(TEXT PASSAGE Opens)

Why this matters: A developer accidentally commits a CSV with 10,000 customer email addresses to an S3 bucket they're using for testing. Without Macie, this goes undetected. Macie finds it within 15 minutes (configured to FIFTEEN_MINUTES publishing frequency) and triggers the s3-remediation Lambda, which blocks public access and applies a restrictive bucket policy before anyone outside the account can download it.

Scheduled classification job:

resource "aws_macie2_classification_job" "s3_scan" {
  job_type = "SCHEDULED"
  schedule_frequency { weekly_schedule = "MONDAY" }
  s3_job_definition {
    bucket_definitions {
      account_id = local.account_id
      buckets    = ["arn:aws:s3:::*"]  # Scan all buckets
    }
  }
}

IAM Access Analyzer

IAM Access Analyzer continuously evaluates resource policies to identify resources accessible from outside your AWS account. It analyzes:

  • S3 bucket policies
  • IAM role trust policies
  • KMS key policies
  • Lambda function policies
  • SQS queue policies
  • Secrets Manager secrets

An active Access Analyzer finding means an external entity (another AWS account, the public, or a third-party service) has been granted access to one of your resources. This is sometimes intentional (a cross-account role for a vendor) but is often a misconfiguration.

Findings-aggregator tracks the count of active Access Analyzer findings and includes them in the daily digest. Any new findings are surfaced in the CloudWatch dashboard.

AWS Config — Compliance Monitoring

AWS Config continuously evaluates resource configurations against rules. Unlike GuardDuty (which detects active threats), Config detects drift — when a resource was correctly configured and then changed.

Config rules deployed:

Rule What It Checks Severity
s3-bucket-public-access-prohibited S3 Block Public Access enabled HIGH
s3-bucket-server-side-encryption-enabled Default encryption on all S3 buckets HIGH
root-account-mfa-enabled Root account has MFA CRITICAL
iam-password-policy Password policy meets complexity requirements MEDIUM
cloud-trail-enabled CloudTrail is active in all regions CRITICAL

Config + Lambda = automatic remediation: Config violations flow to Security Hub → EventBridge → s3-remediation Lambda (for S3 rules). CloudTrail disabling is handled by revoke-iam-keys Lambda which re-enables it immediately.

CloudTrail — Audit Logging

CloudTrail records every API call made in the account. This is the raw material for forensic investigation after an incident. Configuration:

  • Multi-region trail (catches API calls in every region, including ones you're not using)
  • S3 and Lambda data events enabled (records object-level access)
  • KMS encrypted logs
  • CloudWatch Logs delivery (enables CloudWatch Insights queries on API activity)
  • Log file validation enabled (detects if logs have been tampered with)

Why log file validation matters: If an attacker compromises your account and deletes CloudTrail logs to cover their tracks, the Stealth:IAMUser/CloudTrailLoggingDisabled GuardDuty finding fires and the revoke-iam-keys Lambda re-enables CloudTrail. Even if they delete the log files, the SHA-256 hash chain (log file validation) proves which logs are missing.

(TEXT PASSAGE Closes)

WORK ORDER 1 |
Answer these questions using the AWS security passage above, giving one answer per line marked to match.
(a) What publishing frequency is Macie configured to use?
(b) Which two Config rules have a severity of CRITICAL?
(c) What does log file validation use to prove which CloudTrail logs are missing?
WORK ORDER 2 | Carry the AWS security passage forward by writing the next part, starting after its final sentence.

(EXCERPTED RECORDS Opens)

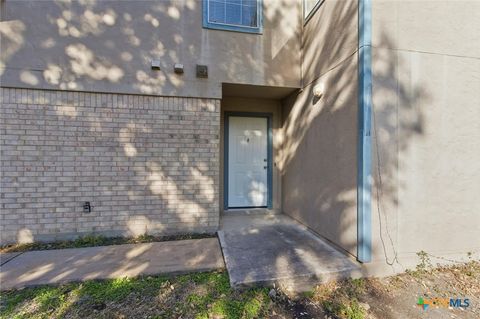 Photo of 115 Crest Drive Drive, San Marcos, TX 78666 (MLS # 599631)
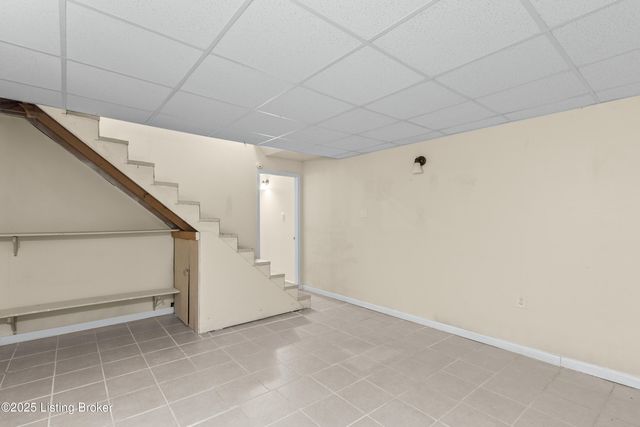 4901 Hunters Point Cir, Louisville, KY 40216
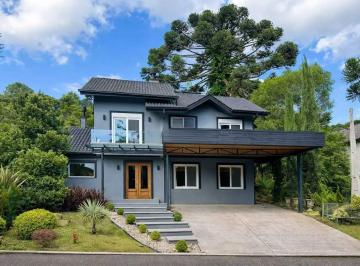 Casa · 180m² · 2 Vagas · CASA À VENDA NO QUINTA DA SERRA EM CANELA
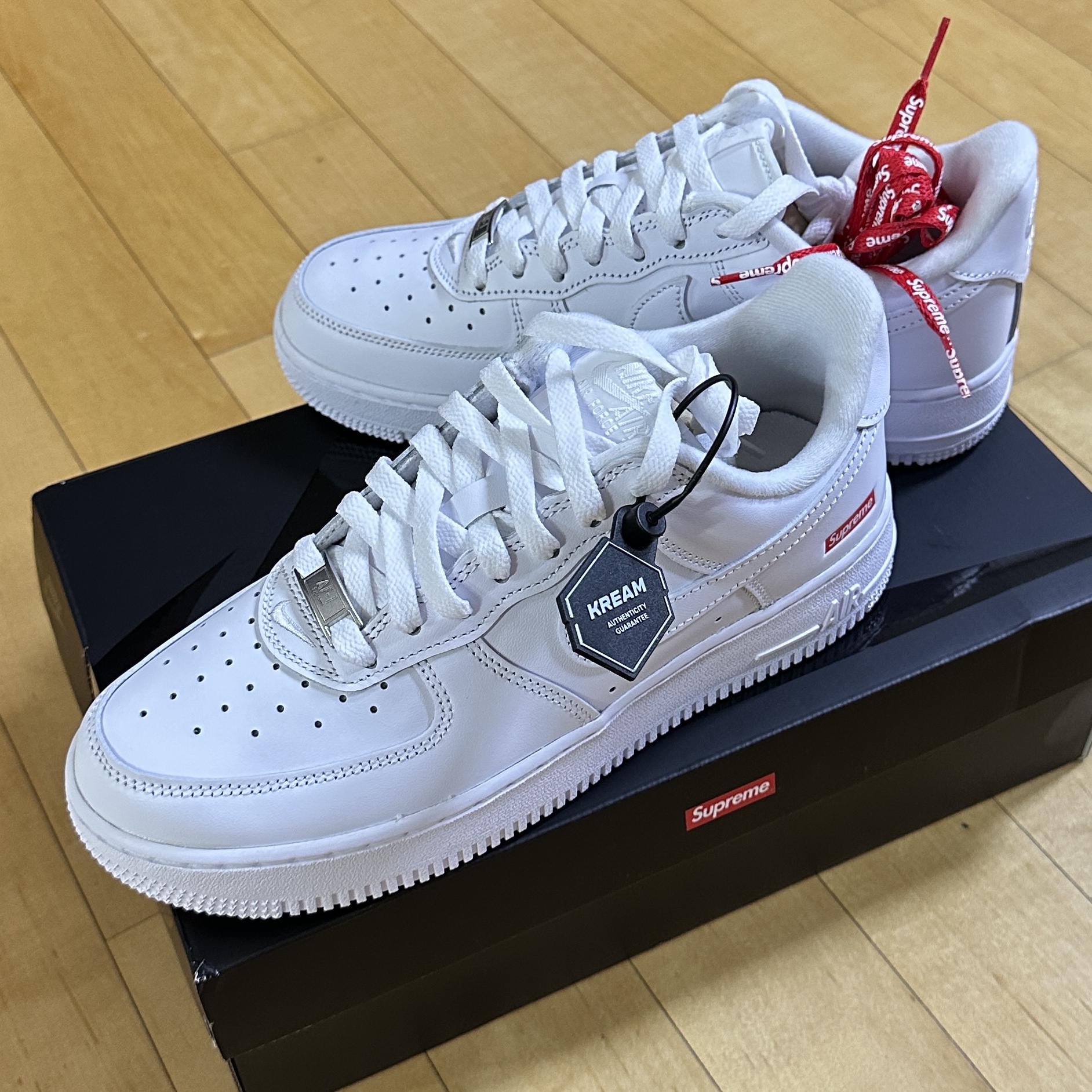 Nike x Supreme Air Force 1 Low White 착용 스타일 - 2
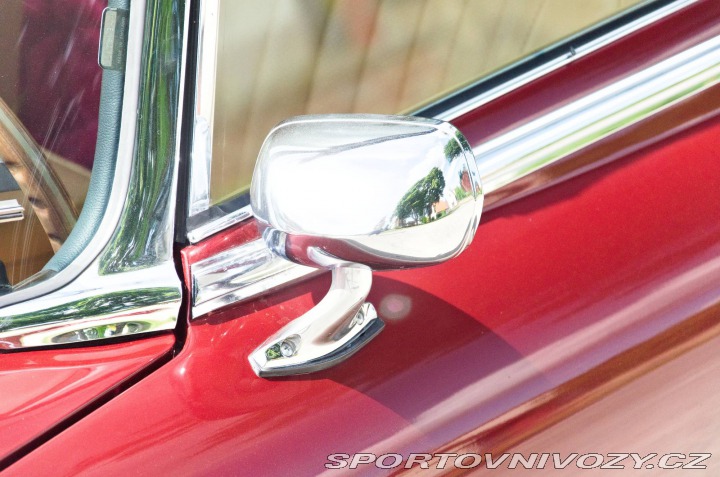 Jaguar E-Type V12 1973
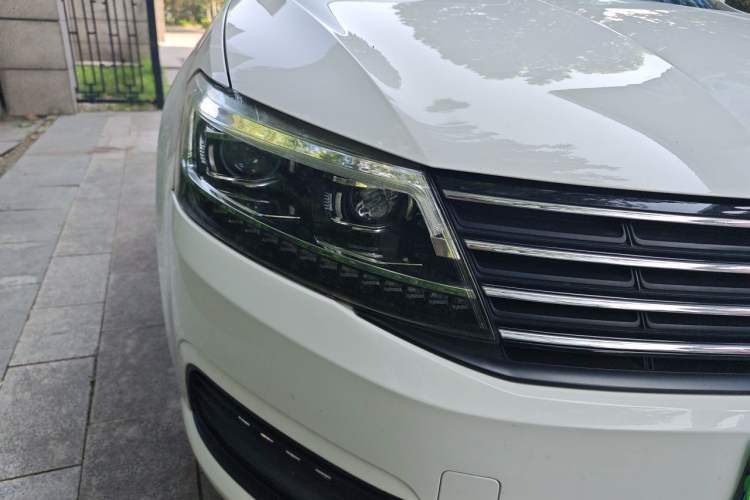 Used Volkswagen Lavida 2017 1.6L Automatic Fashion Edition Right Front Headlight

(EXCERPTED RECORDS Closes)

RESULT 1 |
(a) FIFTEEN_MINUTES
(b) root-account-mfa-enabled and cloud-trail-enabled
(c) The SHA-256 hash chain

RESULT 2 |
Lambda Remediation Functions

All Lambda functions share:

  • A common layer (lambda/layers/common/utils.py) with logging, SNS notifications, DynamoDB audit writer, AWS client factory
  • The @remediation_handler decorator which provides execution timing, error handling, and structured logging
  • reserved_concurrent_executions = 10 — prevents runaway remediation loops
  • X-Ray tracing enabled
  • Dead Letter Queue (SQS) for failed invocations
  • Python 3.12 runtime

isolate-ec2

Trigger: GuardDuty EC2 findings (SSH/RDP brute force, crypto mining, C2 communication, Tor)

Decision logic:

  • Finding type in ISOLATION_FINDING_TYPES OR severity HIGH/CRITICAL → full isolation
  • Finding type in ALERT_ONLY_TYPES → notification only, no isolation
  • Everything else → notification only

Isolation steps:

  1. Describe the instance — get current security groups, VPC ID, EBS volumes, state
  2. Skip if already terminated
  3. Get or create quarantine security group (no inbound, no outbound rules, tagged with security:purpose=quarantine)
  4. modify_instance_attribute — replace all security groups with quarantine SG only
  5. create_tags — mark instance as quarantined with finding ID and timestamp
  6. create_snapshot — forensic EBS snapshot of every attached volume
  7. Write audit record to DynamoDB
  8. Send SNS notification (→ Slack)

The quarantine SG design: The quarantine SG has absolutely no rules — not even a default allow. This is different from a "deny all" rule: there simply are no rules, so no traffic is permitted. AWS evaluates security groups as whitelists — if nothing is explicitly allowed, nothing is allowed. The key detail is that revoke_security_group_egress removes the default outbound allow-all rule that AWS creates automatically on new SGs.

revoke-iam-keys

Trigger: GuardDuty IAM findings (credential exfiltration, anomalous behavior, root usage, policy changes)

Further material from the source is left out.